Getting a boat at a good price is only the first consideration.  If you plan to bring the boat outside of Europe, expenses start racking up quickly.

Here are a few factors to consider:

Taxes:

Death and taxes are the only two guarantees in this life, and boats are no exception.

There are Value-Added Taxes(VAT) in Europe, sales taxes in the US, and potential luxury taxes on both sides. 

Add to that hidden bureaucratic fees, and there is seemingly no end to the ways governments look to profit from your purchase.

This means that, when all is said and done, it may be just as pricey or not much cheaper to buy a boat in Europe and then get it shipped to the US.

Logistics:

If you plan to use your boat in and around Europe, then purchasing there may be the way to go, but if you plan to bring your boat to the US, then make sure to factor in the costs of getting your boat across the ocean.

If you have the skills and the patience to prepare, you may consider sailing across on your own, but do not attempt this if you are unsure in any way.

Shipping costs will vary depending on the size and type of boat but expect to pay $5,000.00-$15,000.00 just in shipping costs. 

Don’t forget to include travel costs to get to the boat and factor in how long you will need to stay to complete the sale.

Another consideration is time differences.  It can be a hassle to do business in Europe from the US if you cannot be available during local working hours.

Compatibility:

If you bring a boat to the US from Europe, you will most assuredly run into compatibility issues with at least the electrical system.

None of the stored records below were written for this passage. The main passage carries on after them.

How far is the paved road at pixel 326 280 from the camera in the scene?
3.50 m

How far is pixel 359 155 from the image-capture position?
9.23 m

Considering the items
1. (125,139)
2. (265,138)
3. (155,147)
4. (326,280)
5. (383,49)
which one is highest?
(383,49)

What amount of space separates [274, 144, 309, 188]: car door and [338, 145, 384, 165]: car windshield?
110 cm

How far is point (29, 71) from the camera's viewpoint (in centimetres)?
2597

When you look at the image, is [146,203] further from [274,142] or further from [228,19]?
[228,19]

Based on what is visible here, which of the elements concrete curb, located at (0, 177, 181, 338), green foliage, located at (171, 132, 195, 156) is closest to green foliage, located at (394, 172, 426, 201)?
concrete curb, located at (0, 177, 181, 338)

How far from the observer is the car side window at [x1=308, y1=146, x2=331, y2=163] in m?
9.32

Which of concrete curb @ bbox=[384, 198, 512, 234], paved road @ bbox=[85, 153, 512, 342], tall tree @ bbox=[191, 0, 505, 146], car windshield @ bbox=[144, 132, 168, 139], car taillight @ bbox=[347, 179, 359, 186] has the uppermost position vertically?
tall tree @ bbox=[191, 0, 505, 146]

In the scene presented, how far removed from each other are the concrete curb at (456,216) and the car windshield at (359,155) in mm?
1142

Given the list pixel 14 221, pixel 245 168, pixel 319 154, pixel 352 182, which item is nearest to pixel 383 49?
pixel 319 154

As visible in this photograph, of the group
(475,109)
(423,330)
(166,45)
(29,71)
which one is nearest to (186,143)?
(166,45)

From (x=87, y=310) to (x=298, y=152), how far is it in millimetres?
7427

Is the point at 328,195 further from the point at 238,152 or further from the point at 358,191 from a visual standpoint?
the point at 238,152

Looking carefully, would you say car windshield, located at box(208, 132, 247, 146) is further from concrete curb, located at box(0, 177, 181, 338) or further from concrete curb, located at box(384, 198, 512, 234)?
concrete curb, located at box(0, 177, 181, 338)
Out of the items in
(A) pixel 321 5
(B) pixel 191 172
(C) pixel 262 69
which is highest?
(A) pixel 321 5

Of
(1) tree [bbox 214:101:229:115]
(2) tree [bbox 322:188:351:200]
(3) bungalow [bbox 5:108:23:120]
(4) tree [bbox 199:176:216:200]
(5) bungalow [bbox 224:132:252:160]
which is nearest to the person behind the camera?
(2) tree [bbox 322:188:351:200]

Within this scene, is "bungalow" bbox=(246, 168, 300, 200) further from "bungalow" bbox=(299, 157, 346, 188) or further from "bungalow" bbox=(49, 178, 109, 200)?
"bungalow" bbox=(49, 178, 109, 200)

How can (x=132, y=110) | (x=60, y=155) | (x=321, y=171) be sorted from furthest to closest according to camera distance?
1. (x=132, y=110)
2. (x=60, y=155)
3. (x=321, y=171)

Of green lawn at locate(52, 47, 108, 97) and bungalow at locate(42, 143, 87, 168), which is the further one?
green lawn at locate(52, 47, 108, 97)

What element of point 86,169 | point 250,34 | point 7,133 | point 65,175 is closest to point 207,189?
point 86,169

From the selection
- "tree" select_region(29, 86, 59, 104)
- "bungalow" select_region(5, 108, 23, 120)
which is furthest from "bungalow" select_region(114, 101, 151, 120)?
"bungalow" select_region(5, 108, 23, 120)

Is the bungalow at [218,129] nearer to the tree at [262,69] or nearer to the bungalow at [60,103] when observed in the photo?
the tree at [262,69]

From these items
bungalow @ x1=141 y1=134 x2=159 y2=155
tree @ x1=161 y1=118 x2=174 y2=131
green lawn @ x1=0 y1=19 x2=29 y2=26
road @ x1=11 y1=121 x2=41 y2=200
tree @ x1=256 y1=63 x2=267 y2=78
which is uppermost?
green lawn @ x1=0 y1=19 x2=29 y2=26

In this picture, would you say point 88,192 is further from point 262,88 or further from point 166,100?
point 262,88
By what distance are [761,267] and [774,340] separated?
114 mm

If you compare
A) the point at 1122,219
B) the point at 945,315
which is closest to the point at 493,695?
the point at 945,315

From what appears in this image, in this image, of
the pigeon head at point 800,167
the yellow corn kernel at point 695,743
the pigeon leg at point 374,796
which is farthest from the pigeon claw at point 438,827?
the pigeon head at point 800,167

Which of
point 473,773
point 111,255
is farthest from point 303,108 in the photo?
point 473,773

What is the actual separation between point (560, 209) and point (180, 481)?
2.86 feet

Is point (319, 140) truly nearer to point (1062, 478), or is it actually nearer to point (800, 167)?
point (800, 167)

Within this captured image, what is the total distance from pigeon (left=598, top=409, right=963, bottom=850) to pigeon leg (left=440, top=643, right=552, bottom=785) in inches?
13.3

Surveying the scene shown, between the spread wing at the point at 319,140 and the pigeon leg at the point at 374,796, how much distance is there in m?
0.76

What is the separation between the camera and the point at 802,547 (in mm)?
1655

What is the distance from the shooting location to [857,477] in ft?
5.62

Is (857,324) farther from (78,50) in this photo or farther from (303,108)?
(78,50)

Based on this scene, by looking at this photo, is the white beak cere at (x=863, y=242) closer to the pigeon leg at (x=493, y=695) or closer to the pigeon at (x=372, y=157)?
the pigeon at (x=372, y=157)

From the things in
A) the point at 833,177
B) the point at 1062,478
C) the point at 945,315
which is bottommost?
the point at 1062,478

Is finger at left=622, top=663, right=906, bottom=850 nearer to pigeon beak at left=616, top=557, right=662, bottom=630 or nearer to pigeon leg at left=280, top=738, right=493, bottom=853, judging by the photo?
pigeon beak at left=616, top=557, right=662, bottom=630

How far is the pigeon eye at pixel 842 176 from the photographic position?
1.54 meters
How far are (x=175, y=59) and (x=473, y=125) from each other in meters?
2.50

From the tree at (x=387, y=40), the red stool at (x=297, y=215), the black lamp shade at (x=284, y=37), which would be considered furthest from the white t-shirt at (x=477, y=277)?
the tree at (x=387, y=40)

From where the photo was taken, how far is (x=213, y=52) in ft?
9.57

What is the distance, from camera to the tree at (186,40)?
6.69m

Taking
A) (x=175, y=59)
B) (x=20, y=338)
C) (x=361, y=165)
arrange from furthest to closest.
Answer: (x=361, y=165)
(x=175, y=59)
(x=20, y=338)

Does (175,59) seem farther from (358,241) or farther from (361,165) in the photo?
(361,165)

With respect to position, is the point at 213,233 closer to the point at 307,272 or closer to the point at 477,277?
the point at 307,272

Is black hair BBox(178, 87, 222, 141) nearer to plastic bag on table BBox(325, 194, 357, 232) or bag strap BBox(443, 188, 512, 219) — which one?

Chances are you will need to replace all wiring, outlets, and electrical equipment to run on 120V AC if coming to the US.

Other systems may need to be replaced as well, such as the LPG fittings.

This will not be cheap and may negatively impact resale value.

Legal Issues:

There is a quagmire of potential legal problems from differences in notary services to translation problems to insurance requirements when bringing a boat to the US from Europe.

Consumer protection laws are another legal aspect to consider.  Does the country you plan to purchase in have the same protections as the US?

Caveat emptor(let the buyer beware) certainly applies in this case.

Cultural Differences:

Anytime you deal in the international community, you must consider local cultures:

  • What should you expect in terms of customer service?
  • What hours do locals tend to work?
  • Does the country prioritize the rights of the consumer or the rights of the business?
  • Are there any local customs that might impact your purchase experience?

These are all questions worth answering while you are planning your purchase.

Final Thoughts:

In the end, buying in Europe seems only to make sense if you plan to use the boat in Europe.

Even when there is such a huge price difference, the savings are quickly eaten up in taxes, refitting the boat, shipping costs, brokers fees, and legal fees.

If you plan to buy in Europe, make sure to do thorough research and use a qualified broker.

As always, I hope you have peaceful travels, fair winds, and calm water.

Be safe and watch out for your fellow boaters!